Não quero me estender em análises enfadonhas sobre o assunto -me faltam conhecimento e paciência. Mas é impossível não se deixar impressionar pelo fenômeno.

Ohio é uma espécie de Aleph eleitoral, o ponto minúsculo que abarca a imensidão do conturbado universo político americano. Em última instância, o futuro de boa parte do planeta vai ser decidido por um grupo relativamente pequeno de indecisos. Os candidatos passaram a noite da última segunda-feira debatendo os conflitos no Oriente Médio, mas não duvido que no fundo de seus corações a pergunta fosse uma só: será que o pessoal lá em Cleveland tá gostando de mim?

É mais ou menos como se os eleitores de uma única rua definissem a eleição para prefeito de São Paulo. A cidade inteira vota, mas é o pessoal da alameda dos Curiangos que dá a palavra final sobre o vencedor. Não importa o que pensam a zona leste, o centro expandido, a nova classe média ou a elite dos Jardins -se o dono da Curiango Pães e Doces não der seu apoio, é melhor guardar as bandeirinhas e voltar para casa.

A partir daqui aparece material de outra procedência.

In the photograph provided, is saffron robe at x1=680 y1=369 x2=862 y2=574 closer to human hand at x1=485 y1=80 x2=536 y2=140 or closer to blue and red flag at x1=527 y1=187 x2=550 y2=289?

A ironia é evidente. Os candidatos constroem campanhas monstruosas, fabricam estratégias megalomaníacas e discursos grandiloquentes, e no fim das contas tudo se resolve numa escala reduzida e prosaica. Parece um castigo dos deuses eleitorais: erguerás imensos navios, mas eles naufragarão numa poça d'água. E viva o dono da padaria.

CHICO MATTOSO, escritor, é autor de "Nunca Vai Embora" e "Longe de Ramiro".

Texto Anterior | Próximo Texto | Índice | Comunicar Erros


Copyright Empresa Folha da Manhã S/A. Todos os direitos reservados. É proibida a reprodução do conteúdo desta página em qualquer meio de comunicação, eletrônico ou impresso, sem autorização escrita da Folhapress.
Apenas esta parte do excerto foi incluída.